Now, when I say "server-centric", what I mean is that you need to be
using the same discussion/annotea server as me if you want to see my
annotations.  This would be like saying that you have to dialup to my
network if you want to read my web pages.  Every annotation server
becomes an island of metadata.  This model only scales so far.

And annotea begs the question, what do I gain by using RDF and URIs
internally?  True, it makes it easy to import/export data between
servers, but no easier than doing the same with Sharepoint, and an
adapter that converts between sharepoint (or annotea) and any
intermediate format is not too hard to write (and most developers would
just use XML to do this, not RDF).  And in either case, interacting with
the annotation server uses some custom protocol that needs to be
implemented.  So as far as the typical user or sysadmin is concerned,
RDF is an implementation detail and doesn't make much real-world
difference to the solution.  Just to be clear, I am not saying that
RDF+URI is *bad*, just that a server-centric model where you have to
build bridges between every server manually *anyway* pretty much
neutralizes the value of RDF and URIs.  The server-centric model is
completely contrary to the semantic web, IMO.

Annotea raises another question.  Adoption of annotea (just like
adoption of sharepoint) fragments the world into isolated and
disconnected silos of annotation information.  We can *claim* that we
are doing something good for openness, because "it is theoretically
possible one day to make all of the annotea servers share information".
But the astute observer will quickly ask, "but isn't that what NNTP has
been doing for years, without any XML whatsoever"?  So we are pushing
annotation servers as a *hypothetical* solution to a problem that has
already been solved.

So to sum it up:
1) RDF is not necessary (although admittedly it is desirable) for
annotations, sharepoint proves that
2) Annotation *Servers* are not necessary or even desirable for
annotations, NNTP proves that

Finally, I'll address a comment that I suspect will come up, which is
"the reason semantic web is having trouble is because jerks like
sharepoint refuse to use RDF."  The only counter I have for that is that
there were plenty of non-HTML hypertext systems when Mosaic was first
created, and those non-cooperative "jerks" didn't have to cooperate for
the WWW to happen.  They competed with WWW as hard as they could, until
they finally realized that they were dealing on an entirely different
level and cooperation was the only sane thing to do.  URIs did not
require convincing anyone in the end.  They were so self-evidently
superior to closed-silo systems that they swept right over the holdouts.

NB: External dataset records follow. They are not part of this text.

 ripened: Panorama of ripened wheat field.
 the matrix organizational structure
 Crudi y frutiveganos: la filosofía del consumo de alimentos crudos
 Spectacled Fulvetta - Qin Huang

By itself, I do not think RDF provides that, any more than HTML would
have been able to alone create the WWW.  RDF is simply a serialization
format for graphs of assertions.  To my mind, using RDF in an Annotea
server is no different than using HTML in Hypercard.  It works, but most
people will prefer to use Hypercard's proprietary content language if
they can only talk to other hypercards anyway.  Saying that RDF allows
me to interop with other annotea servers is like saying that HTML lets
me cut-and-paste content from Hypercard to Outlook.  True, but again it
is not compelling enough to make it win out over other formats.

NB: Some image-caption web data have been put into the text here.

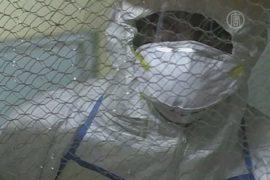 Эпидемию чумы подтвердили на Мадагаскаре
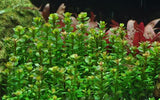 Rotala 'Bonsai' Tropica - GreatAscape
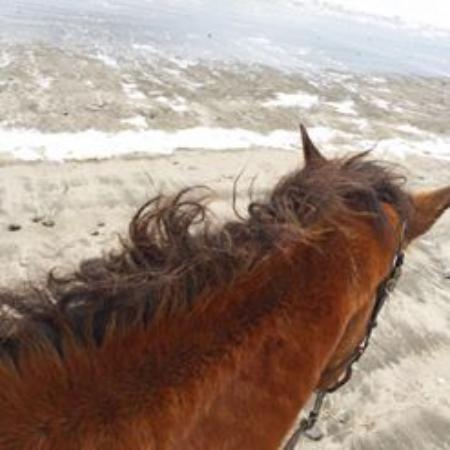 Long Beach, Вашингтон: Bessie on the beach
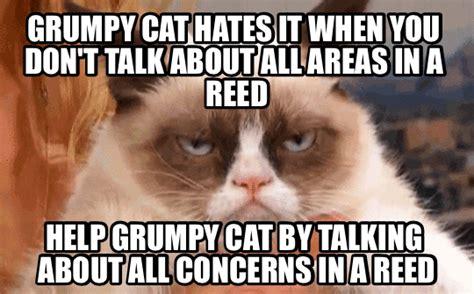 Make Your Own Grumpy Cat Meme - grumpy cat animated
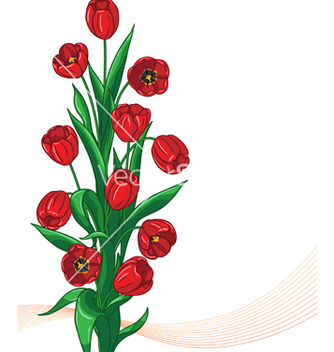 Free red tulip bunch vector - бесплатный vector #235769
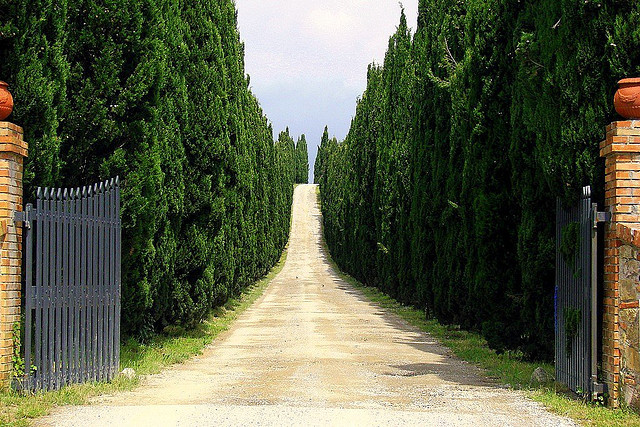 | ♕ |  Il Castagno - Tuscan winery estates  | by © Mathias Liebing | via ysvoice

> Aggregation is imho the key problem. Most interesting, real world RDF
data
> is full of blank (URI-less) nodes. Most RDF tools don't provide much
by

Yes, and I maintain that is the *only* unique problem that the semantic
web is solving, and the key to it beating out one-off proprietary
solutions.

> way of tools to merge these nodes together, so aggregates of RDF data
can
> be annoyingly fragmented. Fragmentation of data pulls against the
network
> effect, by lessening the value of exposing and harvesting data into
larger

I agree, that is why I am so hard-core about using URIs consistently :-)
It's also the main thing that concerns me about annotea.  Unless we
always take the approach that *publishing* metadata is completely
independent of aggregating and querying, we have little incentive to
make the publishing part be as universal and accessible as possible, and
we have little incentive to enable proper aggregation.  Saying that
*theoretically* we can publish the RDF at an http: address, and
*theoretically* we could aggregate that data with other data we yank
from an annotea server is not enough -- that is simply HTML.  In my
opinion, we make the data fragmentation problem *worse*, not better,
when we deploy systems in which the publishing and querying are
tightly-coupled like that.

Now, if we took annotea, and made it be an NNTP-scraper/query engine,
and modified the browser plugins to just dump into NNTP, we would be
onto something :-)
Received on Thursday, 23 May 2002 02:10:31 UTC